E. coli caused the deaths of a British couple who died after falling ill at a holiday resort in Egypt, the country’s authorities have said.
John Cooper, 69, and his wife Susan, 63, from Burnley, died in the Red Sea city of Hurghada on 21 August.
In an official statement, the Egyptian general prosecutor said post-mortem examinations showed E. coli bacteria was a factor in both deaths.
But the couple’s daughter described the findings as “absolute rubbish”.
Kelly Ormerod, who was at the Steigenberger Aqua Magic hotel with her parents, told the BBC she did not believe the symptoms her parents showed were consistent with E. coli infection.
She added further post-mortem examinations of her parents’ bodies would be carried out in the UK, on direction from the Home Office.
According to the Egyptian general prosecutor’s statement, tests showed Mr Cooper suffered acute intestinal dysentery caused by E. coli, and Mrs Cooper suffered a complication linked to infection, likely to have been caused by E. coli.

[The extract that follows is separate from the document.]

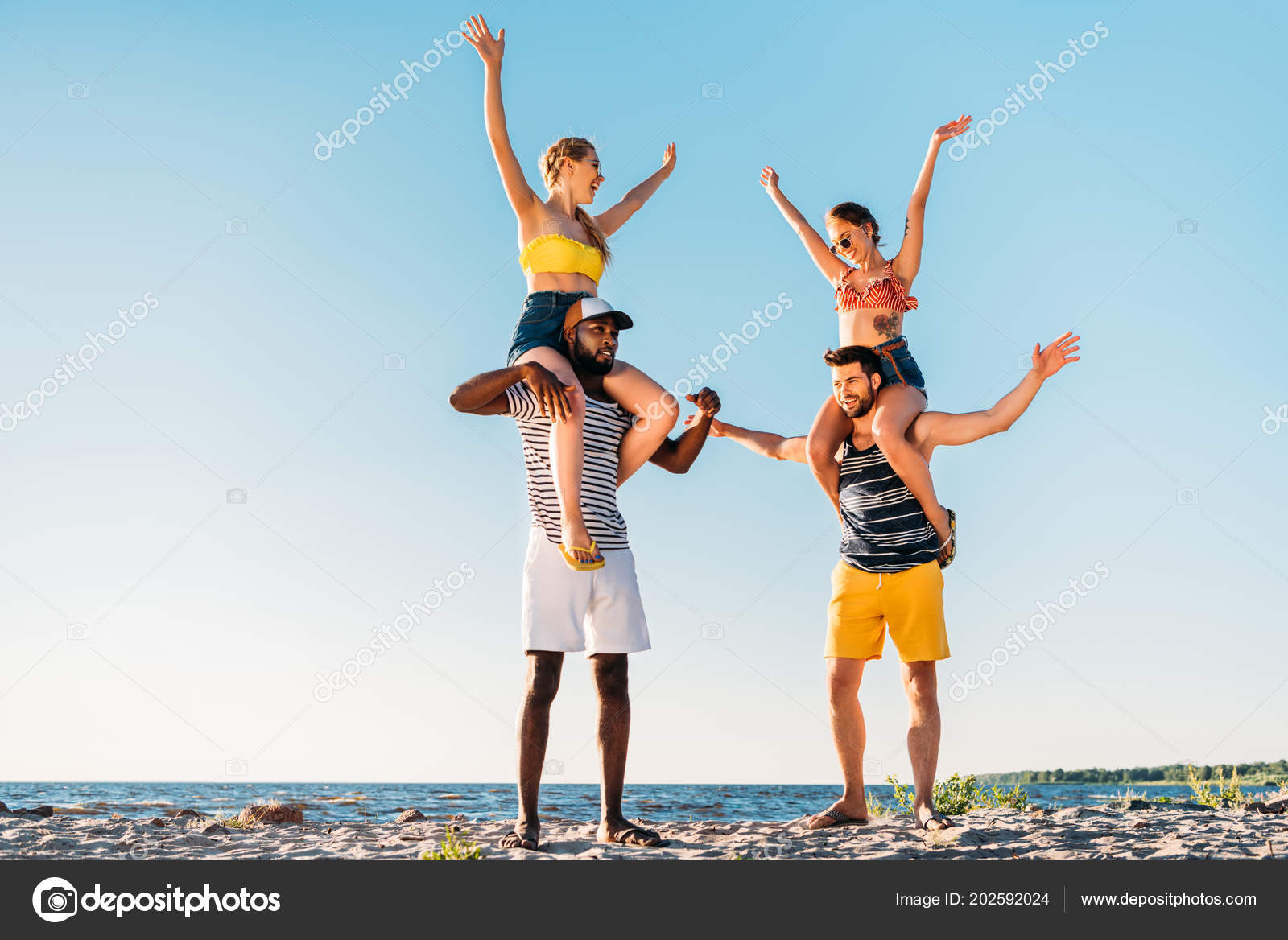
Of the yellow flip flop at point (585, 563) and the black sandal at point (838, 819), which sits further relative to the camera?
the black sandal at point (838, 819)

He also said drinking water samples taken from the hotel were clear of any harmful bacteria and the bodies showed “no criminal violence”.
How dangerous is E. coli?
By Philippa Roxby, BBC Health reporter
Any strain of E. coli capable of causing the couple’s deaths so quickly would have been very toxic.
E. coli is a type of bacteria present in the gut of humans and animals.
Most strains are harmless – but some can cause cramps and diarrhoea, and others severe illness if damaging toxins are produced.
Prof Brendan Wren, from the London School of Hygiene & Tropical Medicine, says they were “very unlucky because these strains are very rare”.
But E. coli has killed before, often after people have consumed contaminated food, such as meat, bean sprouts or salad leaves.
In these rare cases, the effects can be particularly nasty and the toxins can have an immediate effect.
The internal organs, like the liver and kidneys, are affected and simply start to shut down.
Travel firm Thomas Cook said it noted the statement from the prosecutor and said it would continue to support the Coopers’ daughter and the rest of their family.
“We have not yet seen the full report and we will need time for our own experts to review it,” a spokesman said.
Earlier, a report in The Times claimed that the room in the hotel next door to the one the couple shared had been fumigated.
But the head of the firm that carried out the work, Namaa Services, denied any wrongdoing and said it used authorised concentrations of chemicals.
The Egyptian prosecutor’s report, issued on Wednesday, also said the smell in the couple’s room, which had been mentioned by Ms Ormerod, was that of an insecticide used in an adjacent room.
It said the chemical was non-toxic and there were no traces of it discovered in samples taken from Mr and Mrs Cooper’s bodies.
Last week, hygiene tests at the Steigenberger Aqua Magic found high levels of E. coli.
Thomas Cook said at the time the independent experts it had commissioned to carry out the tests did not believe the results “shed any light” on the cause of death.
Mr Cooper died in his room, while Mrs Cooper, a Thomas Cook employee, died after being taken to hospital.